De allí que la última razón por la que un filósofo trasciende sea también la más incómoda de admitir: la valentía. No la valentía retórica de quien firma manifiestos desde la comodidad de su cátedra, sino la valentía intelectual de quien está dispuesto a sostener una tesis impopular frente a quienes tienen el poder de ignorarlo o destruirlo, de revisar públicamente sus propias certezas cuando la evidencia lo exige, de escribir lo que su tiempo necesita escuchar y no lo que quiere oír. Esa valentía, más que cualquier método o estrategia, es lo que convierte al filósofo en una voz que el tiempo no puede silenciar.
[1] La noción de ‘saber esotérico’ como mecanismo de cohesión grupal tiene una genealogía precisa en la sociología del conocimiento.

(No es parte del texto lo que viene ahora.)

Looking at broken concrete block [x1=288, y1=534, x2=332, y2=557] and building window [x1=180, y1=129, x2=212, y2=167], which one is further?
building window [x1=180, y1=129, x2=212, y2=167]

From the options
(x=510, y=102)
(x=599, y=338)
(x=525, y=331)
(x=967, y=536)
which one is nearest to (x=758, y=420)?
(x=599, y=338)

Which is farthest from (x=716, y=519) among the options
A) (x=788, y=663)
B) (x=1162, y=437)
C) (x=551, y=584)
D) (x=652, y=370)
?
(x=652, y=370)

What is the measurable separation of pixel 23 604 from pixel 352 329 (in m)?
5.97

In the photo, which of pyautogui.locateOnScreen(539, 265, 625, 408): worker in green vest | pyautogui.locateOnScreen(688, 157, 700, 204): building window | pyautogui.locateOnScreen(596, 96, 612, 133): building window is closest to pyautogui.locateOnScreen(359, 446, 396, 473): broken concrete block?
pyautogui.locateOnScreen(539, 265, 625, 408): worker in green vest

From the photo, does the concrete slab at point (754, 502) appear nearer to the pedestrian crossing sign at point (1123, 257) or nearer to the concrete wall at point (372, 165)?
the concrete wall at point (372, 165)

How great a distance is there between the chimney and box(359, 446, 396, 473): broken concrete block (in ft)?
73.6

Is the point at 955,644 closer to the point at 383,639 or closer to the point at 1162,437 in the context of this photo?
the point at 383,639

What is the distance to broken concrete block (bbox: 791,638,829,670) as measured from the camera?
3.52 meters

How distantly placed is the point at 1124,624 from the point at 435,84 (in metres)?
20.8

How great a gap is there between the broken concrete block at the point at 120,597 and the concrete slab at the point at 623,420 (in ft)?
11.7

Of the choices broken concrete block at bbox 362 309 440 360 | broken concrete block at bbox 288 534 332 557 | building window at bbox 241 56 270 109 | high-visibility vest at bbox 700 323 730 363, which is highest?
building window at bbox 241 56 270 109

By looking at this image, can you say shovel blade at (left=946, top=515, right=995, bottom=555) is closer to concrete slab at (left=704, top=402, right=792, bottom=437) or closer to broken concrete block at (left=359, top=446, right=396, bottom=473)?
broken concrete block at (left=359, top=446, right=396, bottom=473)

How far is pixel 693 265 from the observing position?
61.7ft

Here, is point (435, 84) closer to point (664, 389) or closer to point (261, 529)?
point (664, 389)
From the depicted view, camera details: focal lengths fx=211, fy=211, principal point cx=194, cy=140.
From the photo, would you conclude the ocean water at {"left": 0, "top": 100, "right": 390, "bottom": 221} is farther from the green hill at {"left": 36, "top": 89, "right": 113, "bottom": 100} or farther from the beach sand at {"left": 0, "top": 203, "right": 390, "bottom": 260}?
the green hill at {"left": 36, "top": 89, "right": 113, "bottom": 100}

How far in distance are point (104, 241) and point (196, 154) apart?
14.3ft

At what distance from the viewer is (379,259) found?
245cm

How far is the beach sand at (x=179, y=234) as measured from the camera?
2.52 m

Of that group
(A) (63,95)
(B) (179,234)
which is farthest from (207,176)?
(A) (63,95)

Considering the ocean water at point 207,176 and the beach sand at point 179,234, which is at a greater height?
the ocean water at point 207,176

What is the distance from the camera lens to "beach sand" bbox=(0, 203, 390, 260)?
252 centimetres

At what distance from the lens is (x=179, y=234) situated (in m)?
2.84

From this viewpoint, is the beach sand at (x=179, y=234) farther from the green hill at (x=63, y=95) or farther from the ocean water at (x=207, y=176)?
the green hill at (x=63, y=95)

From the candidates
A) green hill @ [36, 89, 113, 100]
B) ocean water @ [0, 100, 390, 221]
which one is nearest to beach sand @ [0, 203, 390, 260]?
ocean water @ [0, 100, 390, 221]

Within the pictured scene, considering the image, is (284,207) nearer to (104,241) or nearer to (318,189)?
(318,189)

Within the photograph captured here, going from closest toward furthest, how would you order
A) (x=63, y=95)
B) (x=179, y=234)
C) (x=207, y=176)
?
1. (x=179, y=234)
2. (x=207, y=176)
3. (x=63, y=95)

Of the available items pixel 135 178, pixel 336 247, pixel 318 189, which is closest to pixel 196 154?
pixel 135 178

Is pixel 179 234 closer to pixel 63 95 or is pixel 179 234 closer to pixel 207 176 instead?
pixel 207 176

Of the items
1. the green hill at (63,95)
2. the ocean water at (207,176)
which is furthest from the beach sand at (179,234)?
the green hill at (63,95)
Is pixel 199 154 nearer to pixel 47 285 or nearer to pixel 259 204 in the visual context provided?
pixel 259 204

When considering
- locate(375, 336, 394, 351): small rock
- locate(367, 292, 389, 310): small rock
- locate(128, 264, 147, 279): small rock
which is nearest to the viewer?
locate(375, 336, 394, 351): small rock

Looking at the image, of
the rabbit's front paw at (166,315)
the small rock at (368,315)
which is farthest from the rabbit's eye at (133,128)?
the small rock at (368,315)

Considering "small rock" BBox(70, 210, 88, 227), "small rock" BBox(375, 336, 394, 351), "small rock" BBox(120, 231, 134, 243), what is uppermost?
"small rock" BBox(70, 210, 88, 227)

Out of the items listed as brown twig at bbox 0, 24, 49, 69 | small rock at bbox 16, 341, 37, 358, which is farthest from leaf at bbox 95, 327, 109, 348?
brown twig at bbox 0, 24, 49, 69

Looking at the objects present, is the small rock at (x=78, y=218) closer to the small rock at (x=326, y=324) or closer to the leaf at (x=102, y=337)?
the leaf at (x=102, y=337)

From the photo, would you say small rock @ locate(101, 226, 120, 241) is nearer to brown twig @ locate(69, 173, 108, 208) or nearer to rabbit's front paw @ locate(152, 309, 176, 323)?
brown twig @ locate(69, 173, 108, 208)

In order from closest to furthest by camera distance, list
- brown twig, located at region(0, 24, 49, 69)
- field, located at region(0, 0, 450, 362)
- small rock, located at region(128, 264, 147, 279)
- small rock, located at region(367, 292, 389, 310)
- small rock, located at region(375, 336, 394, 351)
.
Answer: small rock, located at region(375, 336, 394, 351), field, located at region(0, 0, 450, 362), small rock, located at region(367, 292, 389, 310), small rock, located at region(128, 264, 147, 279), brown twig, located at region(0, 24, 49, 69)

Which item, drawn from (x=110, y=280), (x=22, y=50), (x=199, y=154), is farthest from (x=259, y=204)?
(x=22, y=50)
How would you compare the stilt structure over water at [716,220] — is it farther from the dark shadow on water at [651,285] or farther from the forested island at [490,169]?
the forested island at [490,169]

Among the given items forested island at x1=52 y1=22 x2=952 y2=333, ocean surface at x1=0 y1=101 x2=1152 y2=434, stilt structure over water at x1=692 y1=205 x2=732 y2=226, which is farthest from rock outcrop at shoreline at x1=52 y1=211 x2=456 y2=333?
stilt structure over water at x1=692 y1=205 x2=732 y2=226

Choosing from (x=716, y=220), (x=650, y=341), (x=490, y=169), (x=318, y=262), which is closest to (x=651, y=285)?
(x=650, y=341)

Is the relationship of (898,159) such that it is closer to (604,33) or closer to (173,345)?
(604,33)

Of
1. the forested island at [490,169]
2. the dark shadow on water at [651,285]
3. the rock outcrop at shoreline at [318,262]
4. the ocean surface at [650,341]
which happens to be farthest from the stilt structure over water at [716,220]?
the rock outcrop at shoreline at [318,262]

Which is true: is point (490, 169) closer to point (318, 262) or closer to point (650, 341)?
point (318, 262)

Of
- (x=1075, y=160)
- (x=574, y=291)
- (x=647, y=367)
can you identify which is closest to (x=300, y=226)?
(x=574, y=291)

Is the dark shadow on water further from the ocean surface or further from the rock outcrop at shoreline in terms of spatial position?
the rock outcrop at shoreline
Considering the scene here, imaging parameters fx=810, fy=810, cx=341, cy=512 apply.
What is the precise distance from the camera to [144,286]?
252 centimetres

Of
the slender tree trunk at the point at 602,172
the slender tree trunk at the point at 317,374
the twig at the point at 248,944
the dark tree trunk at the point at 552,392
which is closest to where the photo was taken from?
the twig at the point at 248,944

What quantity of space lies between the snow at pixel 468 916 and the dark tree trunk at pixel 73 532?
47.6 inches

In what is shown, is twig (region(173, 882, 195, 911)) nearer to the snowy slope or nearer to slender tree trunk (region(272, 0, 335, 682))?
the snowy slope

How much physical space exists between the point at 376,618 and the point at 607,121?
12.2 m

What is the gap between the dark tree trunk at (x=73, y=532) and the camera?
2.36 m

Peter Berger y Thomas Luckmann.
[2] La palabra ‘escatológico’ proviene del griego eschaton, ‘lo último’, ‘el fin’. En teología designa el estudio de los últimos tiempos.
[3] Slavoj Žižek, El sublime objeto de la ideología, Siglo XXI, 1992. Žižek retoma la noción lacaniana de ‘plus de goce’ para explicar por qué las ideologías no operan por convicción racional sino por una satisfacción obscena que el sujeto obtiene al participar en el ritual colectivo.
[4] Slavoj Žižek, Primero como tragedia, después como farsa, Akal, 2009. No es un vicio del pensamiento sino su instrumento más honesto.
[5] Carol S. Dweck, Mindset: La actitud del éxito, Sirio, 2016. La disposición frente al error —no la inteligencia innata— predice el crecimiento intelectual sostenido.
[6] Friedrich Nietzsche, Ecce Homo, § ‘Por qué escribo tan buenos libros’, 1888. La sentencia nietzscheana sobre su propia incomprensión no era vanidad.
[7]Byung-Chul Han, La sociedad del cansancio, Herder, 2012. Han es posiblemente el filósofo vivo que mejor ha resuelto la tensión entre rigor conceptual y alcance popular.
[8] Stefano Micali, Cómo tener éxito en filosofía: Estilos y estrategias para convertirse en un pensador influyente, Herder Editorial, 2024. La ironía de Micali no es nihilista; es clínica.
[9] Hannah Arendt, La condición humana, Paidós, 1993 [1958]. La advertencia arendtiana sobre la fragilidad del espacio público de deliberación.
[10] Žižek, El año que soñamos peligrosamente, Akal, 2012. Žižek advierte que la indignación sin teoría produce espectáculo emocional colectivo, no transformación estructural.
[11]Martha Nussbaum, Sin fines de lucro: Por qué la democracia necesita de las humanidades, Katz, 2010. El argumento de Nussbaum no es sentimental.